In [40]:
import random
import pandas as pd
import numpy as np
import plotly.express as px

Begin by defining some parameters:

In [41]:
n_users = 2000
n_tweets = 5003
tweets_per_person = 50
avg_time = 19 # Average survey took 19 minutes as per Tamara
sd_time = 5 # Just a guess, we could get a more precise estimate if desired
avg_user_freq = 2 # Average number of users starting per minute

Next, define a class Survey which we'll use to track people taking the survey simultaneously

In [42]:
class User():
    def __init__(self, u_id, finish_time):
        self.u_id = u_id
        self.finish_time = finish_time

class Survey():
    def __init__(self, n):
        self.cur_users = []
        self.remaining_q_ids = [i for i in range(n)]
        self.assignment_dict = {}
        self.duplicate_tracker = {i:0 for i in self.remaining_q_ids}
        self.sys_time = 0
        self.cur_user_time = {}
        self.max_user_time = {}
        
    def assign_user(self, user):
        self.cur_users.append(user.u_id)
        self.cur_user_time[user.u_id] = 0
        self.max_user_time[user.u_id] = user.finish_time
        assignment_index = random.choice(range(len(self.remaining_q_ids)))
        assignment = self.remaining_q_ids[assignment_index]
        self.assignment_dict[user.u_id] = assignment
        
        
    def increment_time(self):
        self.sys_time += 1
        for user in self.cur_users:
            self.cur_user_time[user] += 1
            if self.cur_user_time[user] >= self.max_user_time[user]: 
                # If user is now finished, we update the remaining question ID list
                self.cur_users.remove(user)
                if self.assignment_dict[user] in self.remaining_q_ids:
                    # If the user's assigned set of questions is still in the remaining q_ids list, remove it
                    self.remaining_q_ids.remove(self.assignment_dict[user])
                else:
                    # If not, we had a duplicate, so increment the value of the q_id's duplicate tracker dict
                    self.duplicate_tracker[self.assignment_dict[user]] += 1
                
        
    

Generate some users:

In [43]:
users = [User(i, avg_time+random.choice(range(-sd_time,sd_time))) for i in range(n_users)]

In [44]:
survey = Survey(len(users))
survey.assign_user(users.pop(0))

while len(survey.cur_users) > 0 or len(users) > 0:
    # While there are either people who have not yet taken the survey, or there are people currently taking it...
    # Determine how many new people will take the survey this minute
    new_users = min(avg_user_freq + random.choice(range(-avg_user_freq,avg_user_freq)), len(users)) # This is a bit arbitrary but will give us a more realistic flow of people
    for i in range(new_users):
        survey.assign_user(users.pop(0))
    
    survey.increment_time()

In [45]:
duplicates = pd.DataFrame(survey.duplicate_tracker, index=["dups"]).transpose()
fig = px.histogram(duplicates, x="dups")
fig.show()

In [46]:
share_one_duplicate = 100*sum(duplicates.dups==1)/len(duplicates.dups)
share_two_duplicates = 100*sum(duplicates.dups==2)/len(duplicates.dups)
share_more_duplicates = 100*sum(duplicates.dups>2)/len(duplicates.dups)
unassigned = 100*len(survey.remaining_q_ids)/len(duplicates.dups)
print(share_one_duplicate, "percent of question sets were accidentally assigned twice")
print(share_two_duplicates, "percent of question sets were accidentally assigned three times")
print(share_more_duplicates, "percent of question sets were accidentally assigned more than three times")
print(unassigned, "percent of question sets were entirely unassigned")
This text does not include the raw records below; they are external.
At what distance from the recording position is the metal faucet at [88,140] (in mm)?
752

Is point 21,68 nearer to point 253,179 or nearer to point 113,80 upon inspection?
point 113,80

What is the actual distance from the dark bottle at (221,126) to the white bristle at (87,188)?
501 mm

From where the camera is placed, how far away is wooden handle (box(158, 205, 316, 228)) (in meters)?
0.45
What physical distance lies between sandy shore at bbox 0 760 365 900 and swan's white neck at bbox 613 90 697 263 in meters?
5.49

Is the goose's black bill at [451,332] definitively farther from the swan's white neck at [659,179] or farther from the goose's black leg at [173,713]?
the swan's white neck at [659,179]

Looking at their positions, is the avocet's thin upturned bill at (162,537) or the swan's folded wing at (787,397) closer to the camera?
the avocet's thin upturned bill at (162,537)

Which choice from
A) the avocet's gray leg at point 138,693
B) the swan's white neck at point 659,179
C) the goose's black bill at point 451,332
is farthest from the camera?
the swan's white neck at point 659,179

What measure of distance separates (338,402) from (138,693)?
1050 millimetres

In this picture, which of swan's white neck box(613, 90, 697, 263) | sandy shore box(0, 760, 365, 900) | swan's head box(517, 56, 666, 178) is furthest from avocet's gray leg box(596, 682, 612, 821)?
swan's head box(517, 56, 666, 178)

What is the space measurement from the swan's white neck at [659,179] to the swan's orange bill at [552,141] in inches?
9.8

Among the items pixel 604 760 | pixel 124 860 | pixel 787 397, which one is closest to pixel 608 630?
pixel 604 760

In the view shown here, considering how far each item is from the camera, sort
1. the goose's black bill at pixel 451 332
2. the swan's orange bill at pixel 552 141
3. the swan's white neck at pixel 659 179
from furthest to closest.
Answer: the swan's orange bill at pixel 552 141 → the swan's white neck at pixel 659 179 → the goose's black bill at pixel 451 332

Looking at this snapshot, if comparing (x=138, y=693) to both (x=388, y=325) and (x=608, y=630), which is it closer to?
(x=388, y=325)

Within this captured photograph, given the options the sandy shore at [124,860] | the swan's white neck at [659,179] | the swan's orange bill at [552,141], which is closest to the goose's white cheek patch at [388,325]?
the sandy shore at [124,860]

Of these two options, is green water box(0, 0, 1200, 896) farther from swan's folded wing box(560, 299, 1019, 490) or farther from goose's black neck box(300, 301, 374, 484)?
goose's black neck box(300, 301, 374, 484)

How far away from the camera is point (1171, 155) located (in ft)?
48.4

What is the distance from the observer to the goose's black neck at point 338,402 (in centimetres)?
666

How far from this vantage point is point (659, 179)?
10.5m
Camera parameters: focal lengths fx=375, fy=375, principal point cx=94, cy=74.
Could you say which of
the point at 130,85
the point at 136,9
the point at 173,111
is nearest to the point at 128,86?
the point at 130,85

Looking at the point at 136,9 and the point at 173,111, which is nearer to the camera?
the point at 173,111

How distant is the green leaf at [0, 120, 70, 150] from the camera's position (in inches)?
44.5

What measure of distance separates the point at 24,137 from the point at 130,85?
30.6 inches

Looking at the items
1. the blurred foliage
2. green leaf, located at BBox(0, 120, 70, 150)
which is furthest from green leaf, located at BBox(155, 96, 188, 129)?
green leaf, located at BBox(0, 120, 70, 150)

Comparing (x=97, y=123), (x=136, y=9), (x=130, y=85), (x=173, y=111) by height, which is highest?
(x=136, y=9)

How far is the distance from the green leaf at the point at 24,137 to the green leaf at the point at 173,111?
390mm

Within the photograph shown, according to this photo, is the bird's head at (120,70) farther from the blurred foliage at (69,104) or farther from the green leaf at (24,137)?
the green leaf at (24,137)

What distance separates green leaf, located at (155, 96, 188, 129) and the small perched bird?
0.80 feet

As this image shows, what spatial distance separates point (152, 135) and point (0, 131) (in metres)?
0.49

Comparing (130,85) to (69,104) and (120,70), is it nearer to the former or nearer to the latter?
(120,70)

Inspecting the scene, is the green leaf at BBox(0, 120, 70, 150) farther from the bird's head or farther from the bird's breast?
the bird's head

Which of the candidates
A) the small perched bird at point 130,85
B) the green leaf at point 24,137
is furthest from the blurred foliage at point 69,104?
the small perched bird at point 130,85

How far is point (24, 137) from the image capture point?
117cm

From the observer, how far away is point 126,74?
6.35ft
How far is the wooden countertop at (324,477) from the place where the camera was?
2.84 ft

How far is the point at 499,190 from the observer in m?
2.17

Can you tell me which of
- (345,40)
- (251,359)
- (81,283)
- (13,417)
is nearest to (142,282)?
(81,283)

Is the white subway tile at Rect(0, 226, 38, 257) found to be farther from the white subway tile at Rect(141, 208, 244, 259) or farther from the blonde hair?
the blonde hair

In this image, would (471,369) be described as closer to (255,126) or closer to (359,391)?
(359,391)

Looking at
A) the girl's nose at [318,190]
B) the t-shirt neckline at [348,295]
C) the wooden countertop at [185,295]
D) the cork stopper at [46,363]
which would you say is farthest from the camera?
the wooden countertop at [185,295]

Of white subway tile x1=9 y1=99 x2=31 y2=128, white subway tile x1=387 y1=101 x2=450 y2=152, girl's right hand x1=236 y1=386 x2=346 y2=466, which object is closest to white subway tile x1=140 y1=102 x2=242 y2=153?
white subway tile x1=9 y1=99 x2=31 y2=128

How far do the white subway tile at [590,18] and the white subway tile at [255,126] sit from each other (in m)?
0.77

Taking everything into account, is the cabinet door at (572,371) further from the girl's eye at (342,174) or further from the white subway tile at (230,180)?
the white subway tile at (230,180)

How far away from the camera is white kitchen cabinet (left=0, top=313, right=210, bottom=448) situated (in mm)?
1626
3.6 percent of question sets were accidentally assigned twice
0.3 percent of question sets were accidentally assigned three times
0.0 percent of question sets were accidentally assigned more than three times
4.2 percent of question sets were entirely unassigned


While it doesn't appear we're getting very many duplicates with these parameters, we should look at the number of times each individual question gets assigned:

In [47]:
from sampling_tweets import getTweetAssignments

# Using the script I created to assign tweets, get lists of tweets that correspond to the tweet groupings assigned in the above exercize.
output_df = getTweetAssignments(n_tweets, n_users, tweets_per_person)

In [48]:
# For each set of tweets to be assigned, count up the number of times individual tweets were seen, factoring in imperfect quota allocation
total_usage_count = {i:0 for i in range(n_tweets)}
for tweet_set in range(len(output_df.tweets_assigned)):
    for individual_tweet in range(len(output_df.tweets_assigned[tweet_set])):
        total_usage_count[output_df.tweets_assigned[tweet_set][individual_tweet]] += 1 * (duplicates.dups[tweet_set] + 1)

In [49]:
max_sampled = np.array(list(total_usage_count.values())).max()
min_sampled = np.array(list(total_usage_count.values())).min()
avg_sampled = round(np.array(list(total_usage_count.values())).mean(),1)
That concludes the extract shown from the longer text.